Auteurs, 2020, source : base de données programme IUF [ADONA].

47Les individus spécifiques de chaque cluster, quant à eux, tendent à renforcer un peu plus les grandes logiques décrites à propos de leurs parangons respectifs, et à les diffuser sur de nouveaux territoires pionniers en matière de mise en art. Apparaissent ici nombre de sites des pays émergents.

48Ainsi, les idéaux-types de "l'art-washing" sont installés en Chine, au Mexique, en Afrique du Sud, mais aussi en France et aux États-Unis. Ce sont des parcs de sculptures mettant en scène une raison d’être associée à une spécificité nationale forte : financière en Chine, écologique et touristique au Mexique, enclavement privatisé en Afrique du Sud, art foncier en France et identité pionnière aux États-Unis.

49Les idéaux-types de "l'art territorial des périphéries" se localisent essentiellement en France, ainsi qu’en Espagne (Lanzarote) et en Finlande. Ils correspondent à de grands projets artistiques cogérés par la puissance publique au service du développement territorial via, par exemple, la mise en tourisme (pour le cas de Lanzarote : voir Guyot, 2019). La surreprésentation ici de cas français (32 sites sur 64) montre bien le leadership de ce pays sur cette forme de mise en art, développée à grand renfort d’argent public, avec un soutien sans faille des collectivités locales et de réseaux de commissaires artistiques appartenant aux DRAC (Direction Régionale des Affaires Culturelles) ou aux structures artistiques territoriales.

50Les idéaux-types du "front éco-artistique" sont répartis dans les pays du grand nord (Norvège, Islande, Groenland) et en Amérique latine (Costa Rica, Colombie).
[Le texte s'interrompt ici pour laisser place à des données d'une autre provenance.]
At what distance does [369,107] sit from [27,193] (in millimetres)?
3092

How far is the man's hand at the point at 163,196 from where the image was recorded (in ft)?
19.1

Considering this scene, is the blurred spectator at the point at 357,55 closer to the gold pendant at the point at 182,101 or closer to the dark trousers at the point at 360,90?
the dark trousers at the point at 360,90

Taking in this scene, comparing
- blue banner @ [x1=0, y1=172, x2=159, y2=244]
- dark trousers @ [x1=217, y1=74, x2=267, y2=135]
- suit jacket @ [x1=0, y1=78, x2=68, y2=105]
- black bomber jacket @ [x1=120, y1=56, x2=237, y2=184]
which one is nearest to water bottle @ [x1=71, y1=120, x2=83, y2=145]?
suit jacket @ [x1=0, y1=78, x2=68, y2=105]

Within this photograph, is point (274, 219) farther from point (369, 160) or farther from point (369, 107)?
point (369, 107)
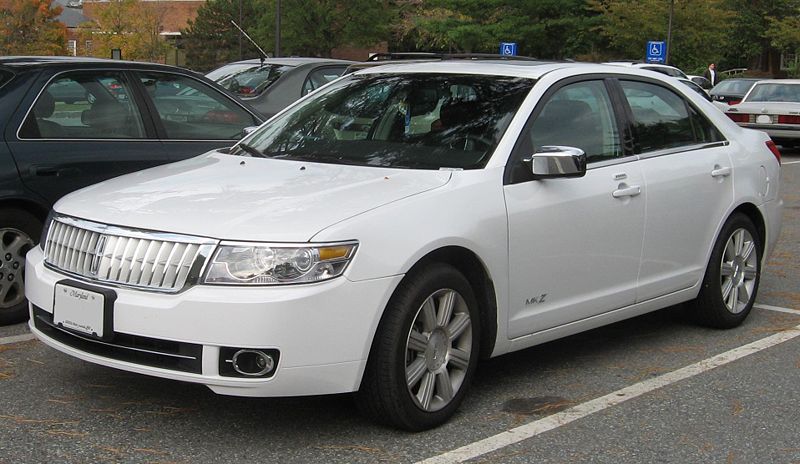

Dans les deux cas, on a affaire à des pays supports de fronts écologiques très actifs, pour diverses raisons, où l’art est mobilisé au service d’un engagement environnemental actif. La création des œuvres-projets reste l’apanage de résidences artistiques ouvertes sur les artistes internationaux mais aussi très connectées avec le territoire et les enjeux locaux, en particulier écologiques.

51Le tableau 3 ci-dessous conduit à des ressources web et bibliographiques permettant aux lecteurs d’avoir un accès extensif à certains exemples concrets de sites appartenant aux trois clusters.

Tableau 3 : ressources bibliographiques et WEB sur quelques exemples de parangons, idéaux-types et autres sites appartenant aux trois clusters mis en lumière

Clusters

Catégories de sites artistiques

1 : les parcs de sculpture de l’art washing

2 : l’art territorial des périphéries

3 : le front éco-artistique des œuvres-projets

Indiv.

moyens

Nom

Monastère de Schoenthal (Suisse)

Les Géants du Nideck (France)

Koumaria - Medea Electronique (Grèce)

Page web

http://www.schoenthal.ch/​index_en.php

http://vosges.passion.over-blog.com/​article-13194402.html

http://medeaelectronique.com/​koumaria/​#about

Réf.

Obrist, 2005

Pleintel, 2011

Koutsomichalis, 2018

Idéaux-types

Nom

Museo Subaquatico de Arte – MUSA (Mexique)

Centros de Arte, Cultura y Turismo (Espagne)

Arctic Culture Lab – Nordkyn (Norvège, Groenland)

Page web

https://musamexico.org/​

https://www.cactlanzarote.com/​fr/​

http://www.arcticculturelab.no/​

Réf.

Guyot, 2015 ; Picken, 2016

Guyot, 2019 ; Guyot, 2020 ; Zamora, 2014

-

Autres sites du cluster

Nom

Eden to Addo (Afrique du Sud)

La ligne de partage des Eaux (France)

Djerassi Artists Residency (États-Unis)

Page web

https://edentoaddo.co.za/​landart

www.lepartagedeseaux.fr/

https://djerassi.org/​

Réf.

Guyot, Guinard, 2015 ; Guyot, 2015

Goodwin, 2019 ; Guyot, 2019

Farinella, 2017 ; Spence 2018

Auteurs, 2020, source : base de données programme IUF [ADONA].

52Les méthodes employées (ACM et CAH) ont permis de mettre en évidence trois groupes parmi les sites artistiques répertoriés. La distinction se fait notamment sur les acteurs impliqués, le financement, le medium de mise en art et concernent des séquences historiques et dynamiques propres aux espaces périphériques (déprise rurale, front écologique, gentrification rurale, tiers-espace). Une analyse cartographique et géographique de ces dernières montre une différenciation selon les aires géographiques, avec une arrivée manifeste dans les idéaux-types de pays périphériques et émergents par rapport aux sous-continents européen occidental et Nord-américain.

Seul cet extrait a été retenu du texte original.